Alan H. Auerbach, Chief Executive Officer and President of Puma Biotechnology, said, "We are very pleased with the preliminary activity seen with neratinib, both alone and in combination with fulvestrant in this cohort of patients with HER2 mutated breast cancer. We look forward to the completion of the trial and advancing the combination of PB272 and fulvestrant into a pivotal trial in 2016."
About Puma Biotechnology
Puma Biotechnology, Inc. is a biopharmaceutical company with a focus on the acquisition, development and commercialization of innovative products to enhance cancer care. The Company aims to acquire proprietary rights to these products, by license or otherwise, fund their research and development and bring the products to market. The Company is initially focused on the development of PB272 (oral neratinib), a potent irreversible tyrosine kinase inhibitor, for the treatment of patients with HER2-positive breast cancer and patients with non-small cell lung cancer, breast cancer and other solid tumors that have a HER2 mutation.

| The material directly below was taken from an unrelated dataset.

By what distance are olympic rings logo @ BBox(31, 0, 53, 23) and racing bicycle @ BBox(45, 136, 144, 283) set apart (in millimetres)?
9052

Further information about Puma Biotechnology can be found at www.pumabiotechnology.com.
This press release contains forward-looking statements, including, but not limited to, statements regarding the development of our drug candidates and the anticipated timing for the commencement and completion of various clinical trials. All forward-looking statements included in this press release involve risks and uncertainties that could cause the Company's actual results to differ materially from the anticipated results and expectations expressed in these forward-looking statements. These statements are based on current expectations, forecasts and assumptions, and actual outcomes and results could differ materially from these statements due to a number of factors, which include, but are not limited to, the fact that the Company has no product revenue and no products approved for marketing; the Company's dependence on PB272, which is still under development and may never receive regulatory approval; the challenges associated with conducting and enrolling clinical trials; the risk that the results of clinical trials may not support the Company's drug candidate claims; even if approved, the risk that physicians and patients may not accept or use the Company's products; the Company's reliance on third parties to conduct its clinical trials and to formulate and manufacture its drug candidates; the Company's dependence on licensed intellectual property; and the other risk factors disclosed in the periodic reports filed by the Company with the Securities and Exchange Commission from time to time, including the Company's Annual Report on Form 10-K for the year ended December 31, 2014 and any subsequently filed Quarterly Reports on Form 10-Q and Current Reports on Form 8-K. Readers are cautioned not to place undue reliance on these forward-looking statements, which speak only as of the date hereof. The Company assumes no obligation to update these forward-looking statements, except as required by law.